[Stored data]
◇ ◇ ◇ ◇

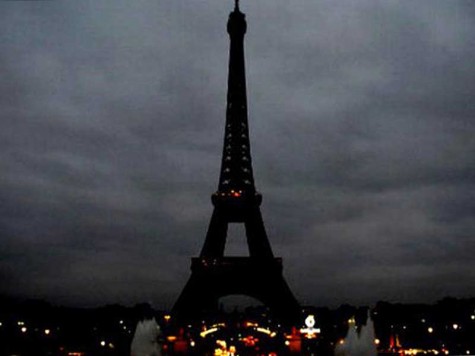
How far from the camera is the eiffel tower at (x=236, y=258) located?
66938 millimetres

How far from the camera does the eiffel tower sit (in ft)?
220

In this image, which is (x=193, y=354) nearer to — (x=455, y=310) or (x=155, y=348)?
(x=155, y=348)

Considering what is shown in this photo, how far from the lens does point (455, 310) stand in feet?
293

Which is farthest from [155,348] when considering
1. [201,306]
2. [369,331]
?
[369,331]

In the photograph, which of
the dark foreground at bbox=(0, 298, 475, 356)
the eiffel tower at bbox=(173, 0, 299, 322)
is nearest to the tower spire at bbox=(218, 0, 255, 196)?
the eiffel tower at bbox=(173, 0, 299, 322)

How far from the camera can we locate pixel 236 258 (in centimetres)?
6888

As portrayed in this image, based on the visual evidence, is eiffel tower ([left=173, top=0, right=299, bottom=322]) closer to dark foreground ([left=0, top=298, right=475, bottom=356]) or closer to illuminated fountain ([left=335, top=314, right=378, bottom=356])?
dark foreground ([left=0, top=298, right=475, bottom=356])

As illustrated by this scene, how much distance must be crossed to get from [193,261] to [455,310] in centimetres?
4247

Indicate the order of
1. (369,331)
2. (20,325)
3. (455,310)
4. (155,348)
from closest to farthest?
(369,331) < (155,348) < (20,325) < (455,310)

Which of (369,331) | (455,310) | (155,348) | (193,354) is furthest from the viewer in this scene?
(455,310)

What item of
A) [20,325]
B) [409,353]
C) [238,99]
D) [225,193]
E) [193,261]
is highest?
[238,99]

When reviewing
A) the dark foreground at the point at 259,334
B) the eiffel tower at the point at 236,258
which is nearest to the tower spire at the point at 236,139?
the eiffel tower at the point at 236,258

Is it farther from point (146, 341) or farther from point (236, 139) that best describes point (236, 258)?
point (146, 341)

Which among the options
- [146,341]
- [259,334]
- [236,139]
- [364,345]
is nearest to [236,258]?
[236,139]
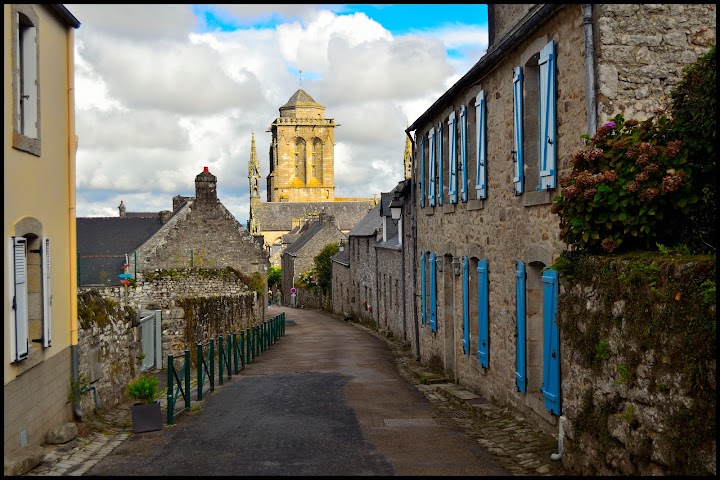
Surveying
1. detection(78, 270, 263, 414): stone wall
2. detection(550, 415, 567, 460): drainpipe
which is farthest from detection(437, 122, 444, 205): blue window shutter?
detection(550, 415, 567, 460): drainpipe

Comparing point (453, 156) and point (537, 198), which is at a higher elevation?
point (453, 156)

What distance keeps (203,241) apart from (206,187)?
1.98 meters

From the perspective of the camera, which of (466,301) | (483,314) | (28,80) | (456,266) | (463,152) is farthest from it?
(456,266)

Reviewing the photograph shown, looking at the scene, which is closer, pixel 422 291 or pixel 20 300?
pixel 20 300

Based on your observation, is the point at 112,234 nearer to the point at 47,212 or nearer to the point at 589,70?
the point at 47,212

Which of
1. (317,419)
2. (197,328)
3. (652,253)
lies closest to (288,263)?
(197,328)

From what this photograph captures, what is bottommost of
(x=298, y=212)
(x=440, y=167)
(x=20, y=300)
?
(x=20, y=300)

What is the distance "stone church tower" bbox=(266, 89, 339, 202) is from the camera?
118m

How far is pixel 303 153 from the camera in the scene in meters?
119

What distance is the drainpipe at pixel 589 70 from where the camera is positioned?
316 inches

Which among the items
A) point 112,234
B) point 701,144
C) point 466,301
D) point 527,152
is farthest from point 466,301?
point 112,234

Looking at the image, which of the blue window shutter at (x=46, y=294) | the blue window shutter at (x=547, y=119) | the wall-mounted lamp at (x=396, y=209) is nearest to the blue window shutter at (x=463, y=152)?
the blue window shutter at (x=547, y=119)

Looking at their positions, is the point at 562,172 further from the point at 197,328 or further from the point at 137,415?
the point at 197,328

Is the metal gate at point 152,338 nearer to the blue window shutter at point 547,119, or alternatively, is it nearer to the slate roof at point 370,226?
the blue window shutter at point 547,119
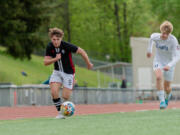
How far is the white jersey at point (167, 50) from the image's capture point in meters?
13.3

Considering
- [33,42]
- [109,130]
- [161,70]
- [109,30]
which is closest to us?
[109,130]

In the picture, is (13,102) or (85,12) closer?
(13,102)

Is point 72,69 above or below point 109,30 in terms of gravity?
below

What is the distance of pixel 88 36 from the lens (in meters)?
67.6

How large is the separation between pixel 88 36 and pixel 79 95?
3816cm

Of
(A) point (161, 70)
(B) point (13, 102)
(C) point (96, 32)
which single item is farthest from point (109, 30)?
(A) point (161, 70)

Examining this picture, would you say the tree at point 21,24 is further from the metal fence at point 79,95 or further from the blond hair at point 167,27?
the blond hair at point 167,27

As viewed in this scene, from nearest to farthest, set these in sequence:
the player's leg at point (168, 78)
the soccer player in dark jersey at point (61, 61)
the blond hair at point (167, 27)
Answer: the soccer player in dark jersey at point (61, 61), the blond hair at point (167, 27), the player's leg at point (168, 78)

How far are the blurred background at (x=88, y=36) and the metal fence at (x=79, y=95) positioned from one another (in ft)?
1.53

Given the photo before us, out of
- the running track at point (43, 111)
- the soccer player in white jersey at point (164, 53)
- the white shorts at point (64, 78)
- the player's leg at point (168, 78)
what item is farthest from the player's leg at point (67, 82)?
the player's leg at point (168, 78)

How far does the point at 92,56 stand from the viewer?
6512cm

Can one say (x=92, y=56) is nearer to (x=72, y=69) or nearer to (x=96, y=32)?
(x=96, y=32)

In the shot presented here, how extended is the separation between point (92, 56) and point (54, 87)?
53.7 metres

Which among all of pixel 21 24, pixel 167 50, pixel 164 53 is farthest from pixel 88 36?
pixel 167 50
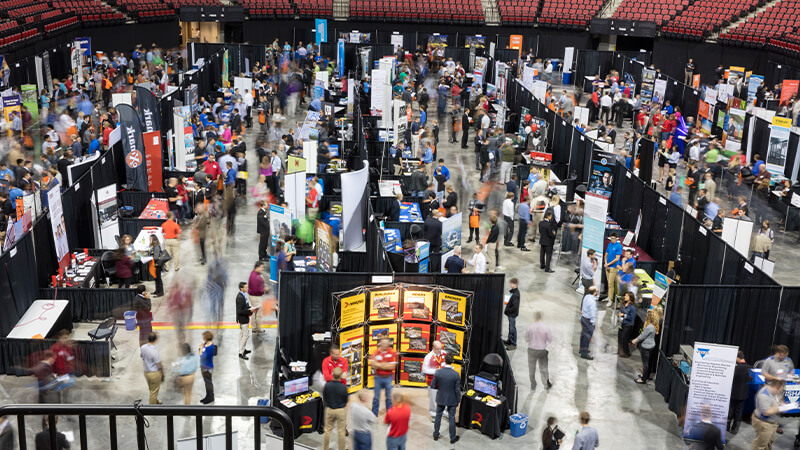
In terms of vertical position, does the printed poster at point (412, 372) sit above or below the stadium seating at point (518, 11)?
below

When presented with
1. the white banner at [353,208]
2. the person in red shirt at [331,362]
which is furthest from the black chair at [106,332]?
the white banner at [353,208]

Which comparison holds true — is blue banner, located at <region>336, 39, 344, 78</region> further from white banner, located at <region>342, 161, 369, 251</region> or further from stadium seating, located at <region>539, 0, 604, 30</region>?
white banner, located at <region>342, 161, 369, 251</region>

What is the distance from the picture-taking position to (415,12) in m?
47.1

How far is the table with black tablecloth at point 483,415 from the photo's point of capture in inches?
479

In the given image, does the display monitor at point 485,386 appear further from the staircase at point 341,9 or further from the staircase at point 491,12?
the staircase at point 341,9

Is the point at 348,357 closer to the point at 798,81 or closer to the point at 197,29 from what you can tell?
the point at 798,81

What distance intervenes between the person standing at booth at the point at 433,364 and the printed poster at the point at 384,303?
0.87m

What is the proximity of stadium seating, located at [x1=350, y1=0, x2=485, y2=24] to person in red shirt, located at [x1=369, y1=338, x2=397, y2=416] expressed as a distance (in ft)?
121

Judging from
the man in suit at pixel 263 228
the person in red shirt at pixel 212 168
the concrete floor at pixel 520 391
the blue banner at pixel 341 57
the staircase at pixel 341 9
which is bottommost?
the concrete floor at pixel 520 391

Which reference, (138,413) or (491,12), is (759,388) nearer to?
(138,413)

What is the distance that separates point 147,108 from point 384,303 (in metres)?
11.6

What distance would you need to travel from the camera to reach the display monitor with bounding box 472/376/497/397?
40.9ft

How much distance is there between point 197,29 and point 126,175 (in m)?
28.8

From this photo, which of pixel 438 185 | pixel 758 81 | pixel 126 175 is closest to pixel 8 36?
pixel 126 175
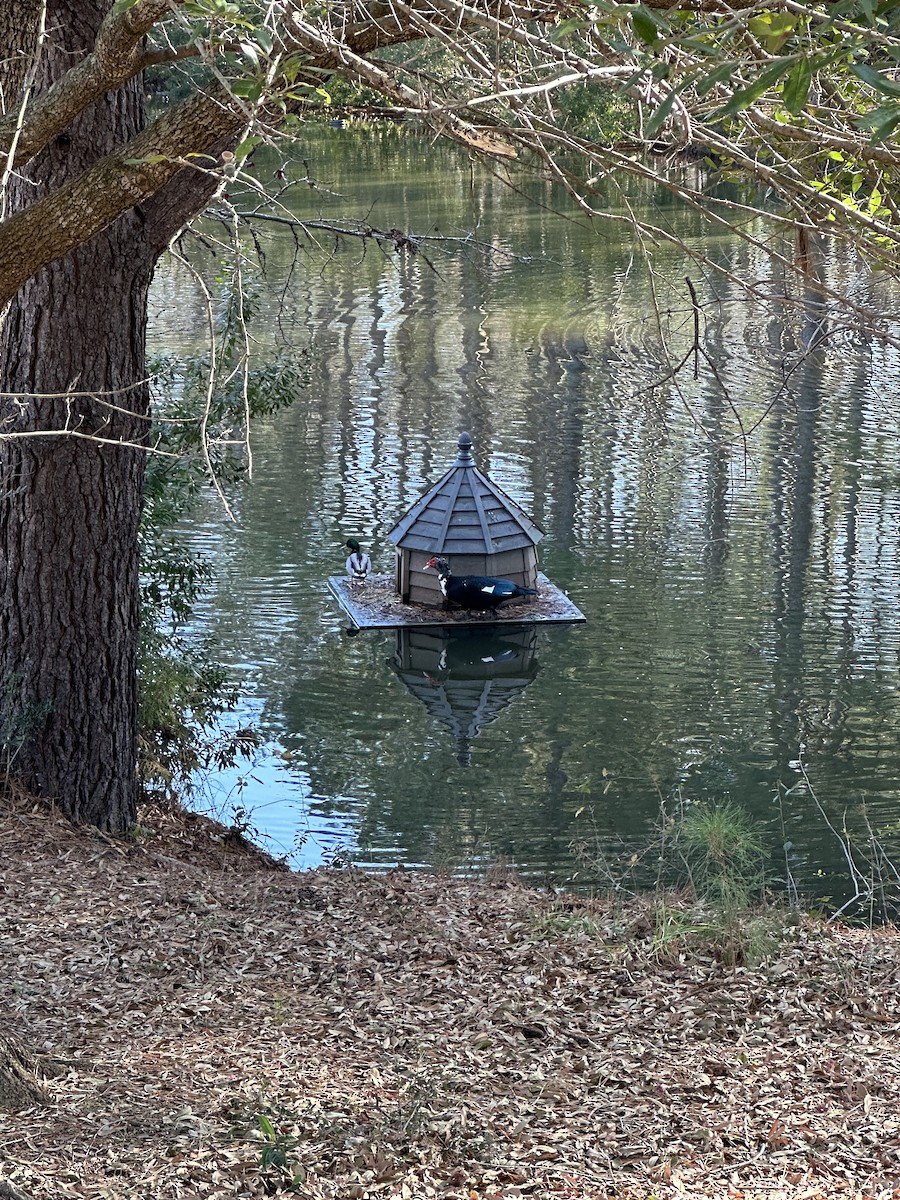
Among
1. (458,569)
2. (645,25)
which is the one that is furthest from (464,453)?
(645,25)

◇ ◇ ◇ ◇

Count the lines above that contain the string "does", with case counting. Reply with only the number.

The reply: 5